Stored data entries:
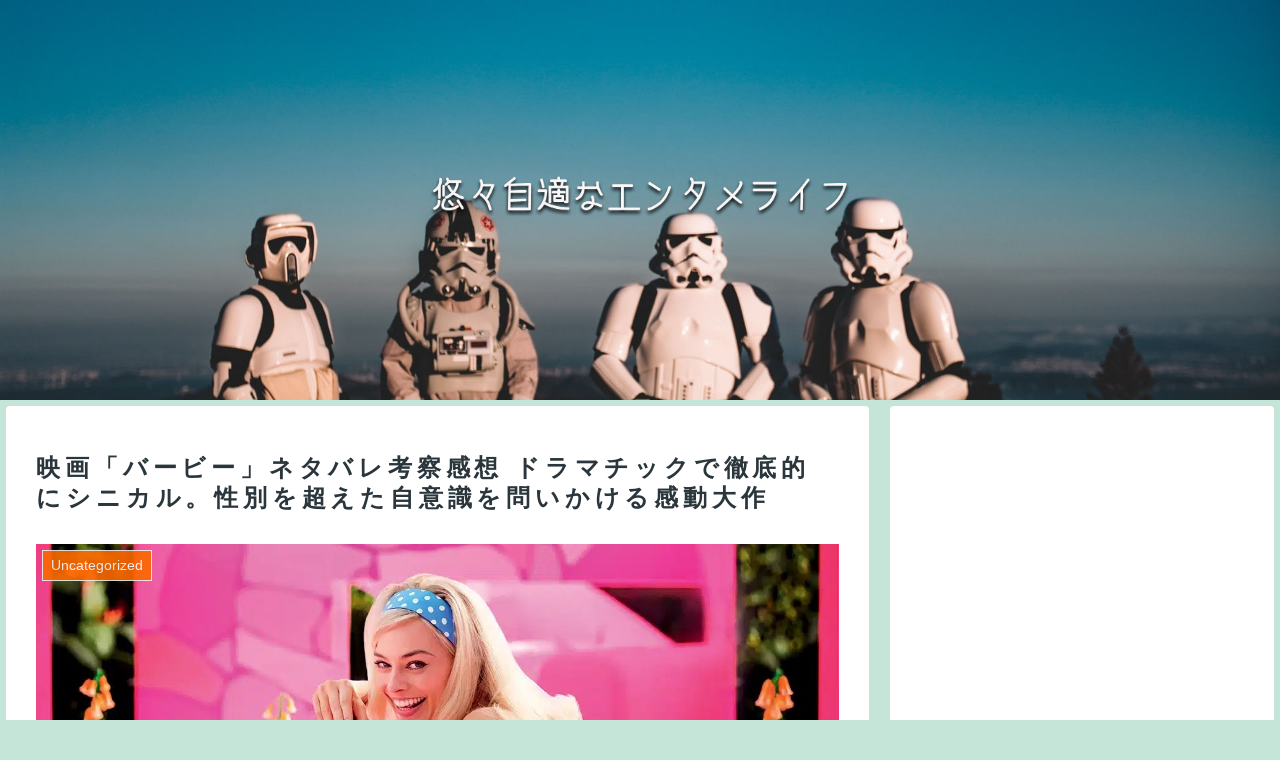

--- FILE ---
content_type: text/html; charset=utf-8
request_url: https://www.google.com/recaptcha/api2/aframe
body_size: 259
content:
<!DOCTYPE HTML><html><head><meta http-equiv="content-type" content="text/html; charset=UTF-8"></head><body><script nonce="FwBG7-BB6lXFVgg13Y4BTg">/** Anti-fraud and anti-abuse applications only. See google.com/recaptcha */ try{var clients={'sodar':'https://pagead2.googlesyndication.com/pagead/sodar?'};window.addEventListener("message",function(a){try{if(a.source===window.parent){var b=JSON.parse(a.data);var c=clients[b['id']];if(c){var d=document.createElement('img');d.src=c+b['params']+'&rc='+(localStorage.getItem("rc::a")?sessionStorage.getItem("rc::b"):"");window.document.body.appendChild(d);sessionStorage.setItem("rc::e",parseInt(sessionStorage.getItem("rc::e")||0)+1);localStorage.setItem("rc::h",'1765102679441');}}}catch(b){}});window.parent.postMessage("_grecaptcha_ready", "*");}catch(b){}</script></body></html>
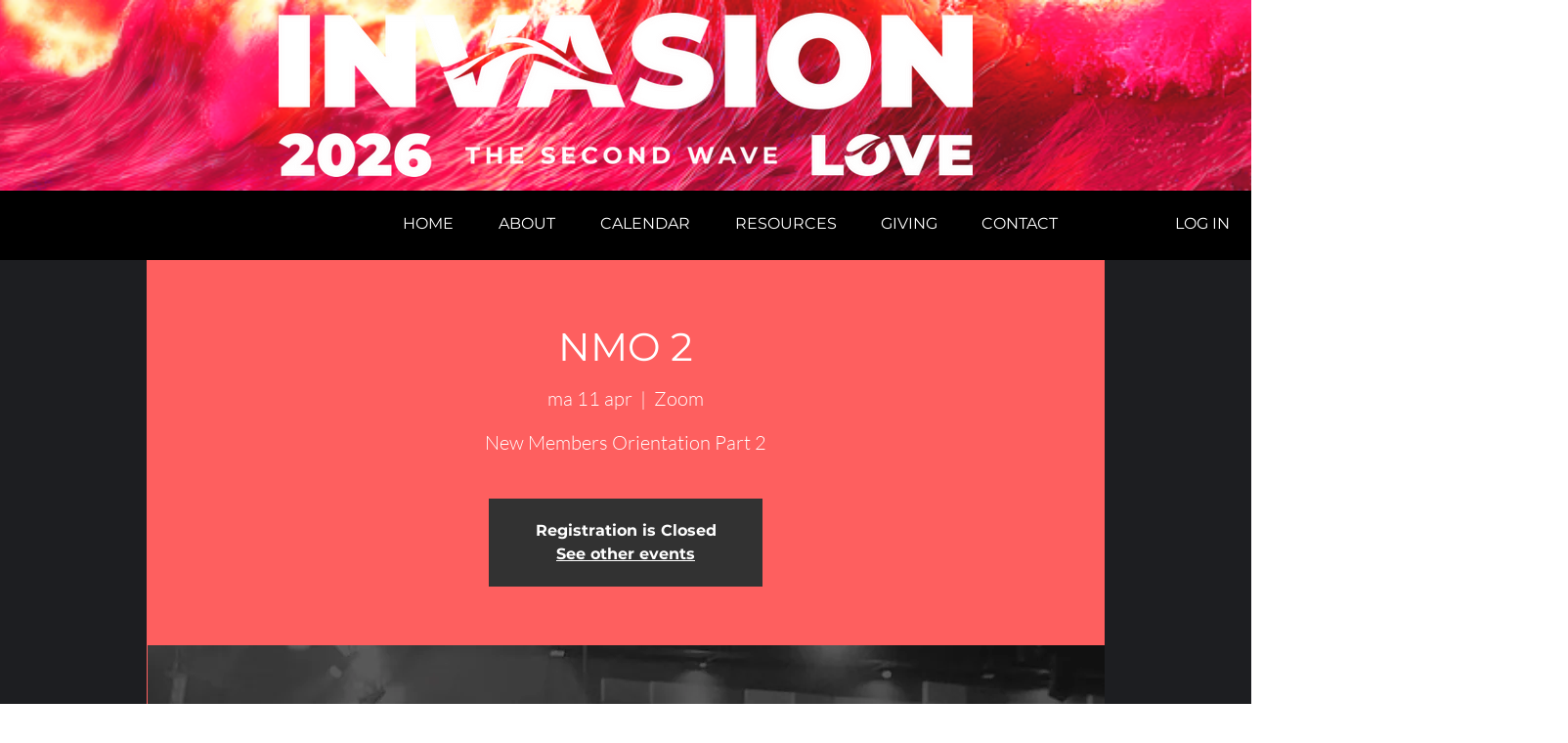

--- FILE ---
content_type: text/html; charset=utf-8
request_url: https://www.google.com/recaptcha/api2/aframe
body_size: 267
content:
<!DOCTYPE HTML><html><head><meta http-equiv="content-type" content="text/html; charset=UTF-8"></head><body><script nonce="RaPWoZULyFYEdz2jraTjnA">/** Anti-fraud and anti-abuse applications only. See google.com/recaptcha */ try{var clients={'sodar':'https://pagead2.googlesyndication.com/pagead/sodar?'};window.addEventListener("message",function(a){try{if(a.source===window.parent){var b=JSON.parse(a.data);var c=clients[b['id']];if(c){var d=document.createElement('img');d.src=c+b['params']+'&rc='+(localStorage.getItem("rc::a")?sessionStorage.getItem("rc::b"):"");window.document.body.appendChild(d);sessionStorage.setItem("rc::e",parseInt(sessionStorage.getItem("rc::e")||0)+1);localStorage.setItem("rc::h",'1768763335375');}}}catch(b){}});window.parent.postMessage("_grecaptcha_ready", "*");}catch(b){}</script></body></html>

● **EXERCISE DIRECTIONS**
Pictures don't belong in the copy. Restate all the entries exactly.

● **SOLUTION FOR THIS PROBLEM**
--- FILE ---
content_type: text/html; charset=utf-8
request_url: https://www.google.com/recaptcha/api2/aframe
body_size: 259
content:
<!DOCTYPE HTML><html><head><meta http-equiv="content-type" content="text/html; charset=UTF-8"></head><body><script nonce="FwBG7-BB6lXFVgg13Y4BTg">/** Anti-fraud and anti-abuse applications only. See google.com/recaptcha */ try{var clients={'sodar':'https://pagead2.googlesyndication.com/pagead/sodar?'};window.addEventListener("message",function(a){try{if(a.source===window.parent){var b=JSON.parse(a.data);var c=clients[b['id']];if(c){var d=document.createElement('img');d.src=c+b['params']+'&rc='+(localStorage.getItem("rc::a")?sessionStorage.getItem("rc::b"):"");window.document.body.appendChild(d);sessionStorage.setItem("rc::e",parseInt(sessionStorage.getItem("rc::e")||0)+1);localStorage.setItem("rc::h",'1765102679441');}}}catch(b){}});window.parent.postMessage("_grecaptcha_ready", "*");}catch(b){}</script></body></html>

--- FILE ---
content_type: text/html; charset=utf-8
request_url: https://www.google.com/recaptcha/api2/aframe
body_size: 267
content:
<!DOCTYPE HTML><html><head><meta http-equiv="content-type" content="text/html; charset=UTF-8"></head><body><script nonce="RaPWoZULyFYEdz2jraTjnA">/** Anti-fraud and anti-abuse applications only. See google.com/recaptcha */ try{var clients={'sodar':'https://pagead2.googlesyndication.com/pagead/sodar?'};window.addEventListener("message",function(a){try{if(a.source===window.parent){var b=JSON.parse(a.data);var c=clients[b['id']];if(c){var d=document.createElement('img');d.src=c+b['params']+'&rc='+(localStorage.getItem("rc::a")?sessionStorage.getItem("rc::b"):"");window.document.body.appendChild(d);sessionStorage.setItem("rc::e",parseInt(sessionStorage.getItem("rc::e")||0)+1);localStorage.setItem("rc::h",'1768763335375');}}}catch(b){}});window.parent.postMessage("_grecaptcha_ready", "*");}catch(b){}</script></body></html>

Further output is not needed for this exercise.